Terms term terms! Angels, new and veteran alike, agonize over what terms are to ensure the proper incentives and to properly compensate for risk. Marianne Hudson, executive director of the Angel Capital Association (the trade association for angel investors in the US) wrote an article on this topic. Her full article (with her permission) appears further below.

An essential part of angel investing is setting and agreeing to the terms of the deal.  Many angels recognize the importance of deal terms, but often wonder which components of the term sheet to prioritize.
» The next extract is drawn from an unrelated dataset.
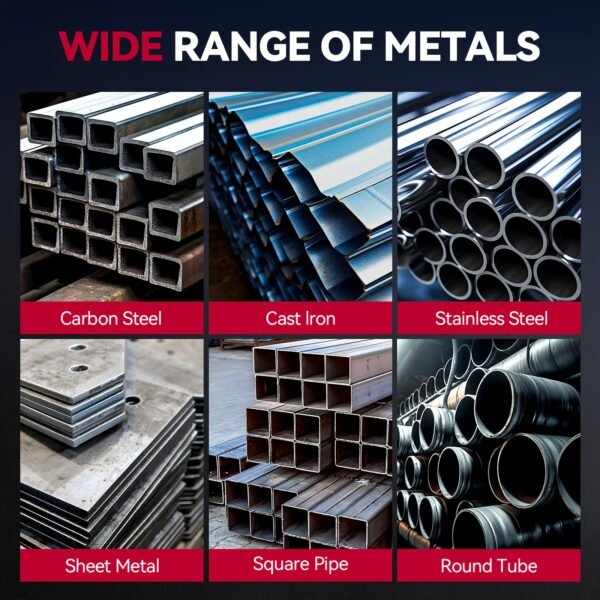 145A Flux Core MlG Welder 120V Welding Machine Gasless MlG Welder Flux MIG/MMA Stick/Lift TlG, 3 In 1 Welder Machine With Synergy, Portable Welder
I’ll reveal the answer, but first some background about term sheets.

A term sheet outlines everyone’s intent for a deal. It is typically provided by the angel with help from their attorney. For this article I worked with angel investor Katherine O’Neill and attorneys, Ben Straughan, Partner, and Jim Carroll, Counsel, for the Perkins Coie Emerging Companies & Venture Capital practice. They also shared their insights in a recent Angel Capital Association webinar, The Key Points of Term Sheets.

A well written term sheet is critical because it leads to a great contract and creates investor-entrepreneur alignment needed for a positive relationship because it delivers the returns everyone wants, assuming the company is successful. O’Neill, executive director of Jumpstart New Jersey Angel Network, underscores this point: “This is the time you have the greatest opportunity to really control the main factors that allow you to make a good exit.”
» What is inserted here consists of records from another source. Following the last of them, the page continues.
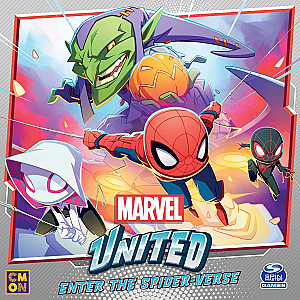 
                            Изображение
                                                                дополнения
                                                                «Marvel United: Enter the Spider-verse»
                        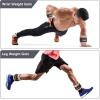 imageAPEXUP 10lbsPair Adjustable Ankle Weights for Women and Men Modularized Leg Weight Straps for Yoga Walking Running Aerobics GymPastel Pink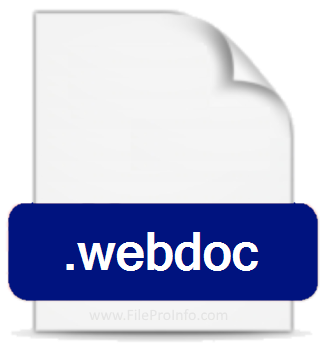 .WEBDOC file extension.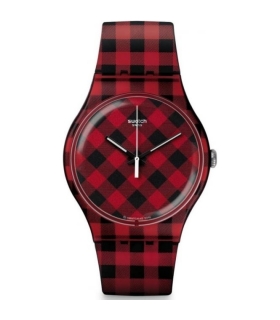 ساعت مچی عقربه ای زنانه و مردانه سواچ Swatch SUOB124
So what deal terms are most important to angel investors?  Tapping their years of experience, Carroll and Straughan suggest five critical terms for a series seed preferred investment (otherwise known as a priced angel round):

Pricing: This represents the value of the company and helps determine how much of the company you will own. It is important to get the valuation of the company right in the beginning, which can be an art with startups and early-stage companies with few assets and short track records to build on.

Participation Rights: These define an angel’s right to invest in future funding rounds, often providing the angel with a better chance of a good return. “Angels should focus on participation rights,” Straughan said. “It allows you to double down by continuing your right to invest in future rounds.”

Board and Information Rights: These rights outline whether you (or someone from the investing organization) will be on the board of directors or be an observer at company board meetings. They also determine the information you will receive from the company and how often you will receive it. For example by explicitly asking for quarterly financial statements and annual budgets, everyone can keep their eye on the ball on the status of the business while ensuring the company doesn’t have onerous requirements (because these are documents that a company needs to produce anyway).  Related to these, I like the idea of shareholders having the right to vote or at least have veto rights on key strategic issues such as selling or liquidating the company or developing entirely new lines of business.

Liquidation Preference: If the company is sold, these preferences define what preferred shareholders are paid e.g.  X times the original purchase price before any other assets are paid common stockholders. 1X liquidation is normal for angels.

Redemption Rights: These rights can help angels to achieve liquidity by selling their shares back to the company if management wants to continue running the company but investors want out.

Although these five components provide an excellent guideline for what to prioritize, term sheets can quickly get more complex, and most include many other terms which are also important.

Most experts recommend that angels start with a standard term sheet to help simplify the process and to reduce legal fees.  I’ve provided sample term sheet examples in this article and there are a wealth of other online resources.  These are a few of my favorites:

Term sheets are critical and that is exactly why they can sometimes be overwhelming. Beyond these resources I always recommend talking to other angels and learning about new approaches, trends and ideas at regional and national angel events. With resources like these there’s no reason to sweat the terms on your own.